Passage shown:

I guess it clutters even more stuff. Any suggestions what else to look for?
So I am looking for a cleaner container solution. One that feels more like a Linux tool that keeps the system intact and only runs when it runs.
If Kata is such a tool, I would look into it more closely.
Podman is probably close to what you want. It runs "daemonless" - while no containers are running, podman doesn't have a running process either. Also, as long as the containers are run in rootless mode, podman creates no virtual network interfaces. Rootless Podman makes use of network namespaces instead to separate the processes in the container from the host network. Processes on the host cannot see Podman's network namespaces and therefore are completely unaffected by any IP configuration therein.
Podman is what Docker should have been, for me. Security first, no daemon, more Linux-like behavior (You can manage them with SystemD unit files if you wish) and it supports the same, usual container images you build/use with Docker.
The main part it was lacking is the compose equivalent, but that too is coming along.
(It's fun to note how systemd was an epitome of in-Linux-like software 7-8 years ago, and now it's the opposite. I'm not talking about systemd merits here, just about the change in perception.)
Comparably little harsh criticism has been made for systemd the init system, most has concerned systemd-the-almost-ntp-client and systemd-the-binary-logfile, the various related xml documents, things like that.
Honestly with quadlet it might be there on the compose front: being able to deploy either as systemd-like files or as Kubernetes manifests probably solves the entire problem in a very nice way (the K8S compatibility is the real magic IMO since it's the defacto cloud ecosystem).
I haven't played with any of Podman's Kubernetes YAML stuff yet, but we target Kubernetes.
Does it support higher-level declarations like Deployments and StatefulSets? I'm trying to understand how/if we could use this without having to write new manifests. A (very) quick search didn't clarify it for me.

Dataset content:

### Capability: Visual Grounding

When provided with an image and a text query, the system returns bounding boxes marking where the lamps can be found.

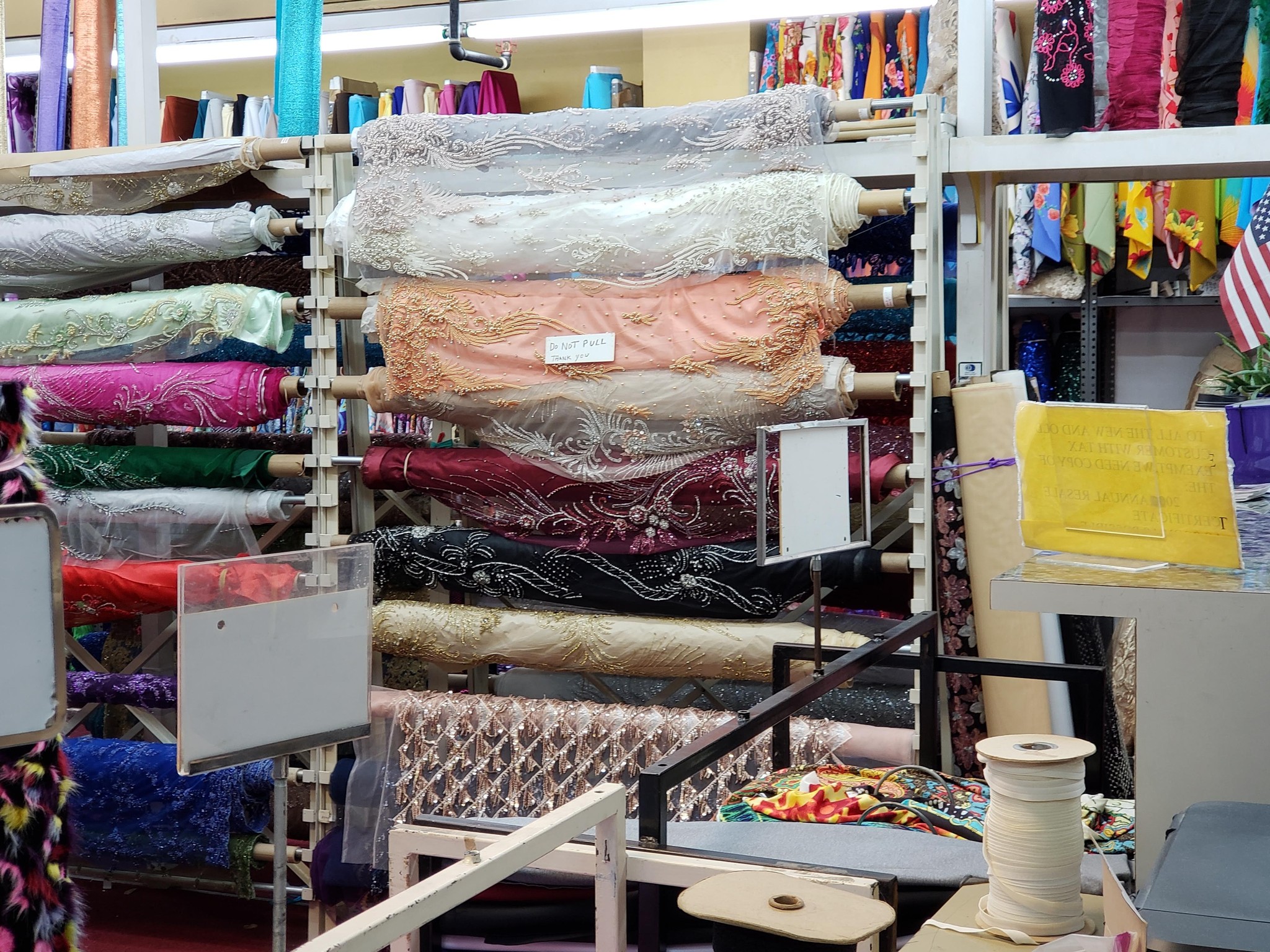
[459,0,939,39]
[4,5,453,80]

To do: Please answer from the Podman discussion: what does rootless Podman use to separate the processes in a container from the host network?

Expected answer: Network namespaces.